US 12,347,067 B2
	System and method for enhancing text in images based on super-resolution
Saptarshi Misra, West Bengal (IN); Anirban Chatterjee, Karnataka (IN); Pranay Dugar, Corvallis, OR (US); Kunal Banerjee, Karnataka (IN); and Lalitdutt Parsai, Indore (IN)
Assigned to Walmart Apollo, LLC, Bentonville, AR (US)
Filed by Walmart Apollo, LLC, Bentonville, AR (US)
Filed on Dec. 12, 2022, as Appl. No. 18/079,225.
Prior Publication US 2024/0193726 A1, Jun. 13, 2024
Int. Cl.
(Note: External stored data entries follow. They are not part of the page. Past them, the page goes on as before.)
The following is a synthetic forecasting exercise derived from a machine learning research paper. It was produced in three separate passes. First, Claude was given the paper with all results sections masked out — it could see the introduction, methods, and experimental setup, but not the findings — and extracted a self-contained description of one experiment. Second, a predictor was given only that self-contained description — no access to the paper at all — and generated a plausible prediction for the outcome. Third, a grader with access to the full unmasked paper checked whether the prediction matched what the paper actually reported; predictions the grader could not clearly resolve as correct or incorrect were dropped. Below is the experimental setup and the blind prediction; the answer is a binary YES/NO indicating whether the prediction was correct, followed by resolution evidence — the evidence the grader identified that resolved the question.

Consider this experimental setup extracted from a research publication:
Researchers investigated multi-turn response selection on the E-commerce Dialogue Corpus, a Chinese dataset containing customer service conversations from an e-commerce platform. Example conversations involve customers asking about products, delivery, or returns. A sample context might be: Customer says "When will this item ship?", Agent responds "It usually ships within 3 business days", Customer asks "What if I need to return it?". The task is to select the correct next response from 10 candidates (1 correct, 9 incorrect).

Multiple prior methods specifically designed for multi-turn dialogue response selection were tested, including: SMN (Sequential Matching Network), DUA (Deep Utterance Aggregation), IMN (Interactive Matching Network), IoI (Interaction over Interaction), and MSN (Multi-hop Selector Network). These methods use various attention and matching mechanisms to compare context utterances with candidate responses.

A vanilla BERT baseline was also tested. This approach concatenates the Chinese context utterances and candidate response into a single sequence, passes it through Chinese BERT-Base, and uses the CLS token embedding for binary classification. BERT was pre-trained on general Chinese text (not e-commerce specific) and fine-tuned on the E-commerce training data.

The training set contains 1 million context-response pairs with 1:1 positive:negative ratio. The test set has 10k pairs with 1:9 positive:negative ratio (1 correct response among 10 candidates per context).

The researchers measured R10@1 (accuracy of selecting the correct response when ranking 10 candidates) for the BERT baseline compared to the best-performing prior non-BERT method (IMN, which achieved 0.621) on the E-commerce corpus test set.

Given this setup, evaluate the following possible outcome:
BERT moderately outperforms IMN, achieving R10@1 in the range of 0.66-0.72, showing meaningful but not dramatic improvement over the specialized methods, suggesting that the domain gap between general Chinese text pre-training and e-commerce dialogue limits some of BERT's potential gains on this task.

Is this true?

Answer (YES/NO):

G06T 3/4053 (2024.01); G06T 3/4007 (2024.01); G06T 5/50 (2006.01); G06T 7/73 (2017.01); G06V 10/774 (2022.01); G06V 20/62 (2022.01); G06V 10/77 (2022.01)

CPC G06T 3/4053 (2013.01) [G06T 3/4007 (2013.01); G06T 5/50 (2013.01); G06T 7/73 (2017.01); G06V 10/774 (2022.01); G06V 20/62 (2022.01); G06T 2207/20081 (2013.01); G06T 2207/20084 (2013.01); G06V 10/7715 (2022.01)]

19 Claims

1. A system for enhancing text in images, comprising:

a non-transitory memory having instructions stored thereon; and

at least one processor operatively coupled to the non-transitory memory, and configured to read the instructions to:

obtain a high resolution image;

generate a low resolution image based on the high resolution image, wherein the low resolution image is generated by:

down-sampling, based on a first interpolation method, the high resolution image to one-fourth of a dimension of the high resolution image to generate an intermediate image, and

up-sampling, based on a second interpolation method, the intermediate image to one-half of the dimension of the high resolution image to generate the low resolution image;

generate a super resolution image based on the low resolution image, using a super resolution model with a set of parameters;

based on the high resolution image and the super resolution image, compute a total loss function based on the set of parameters and at least one of: a detection loss function, a recognition loss function, and a gradient loss function;

generate a trained super resolution model with an optimized set of the parameters that minimizes the total loss function; and

enhance text in at least one image using the trained super resolution model.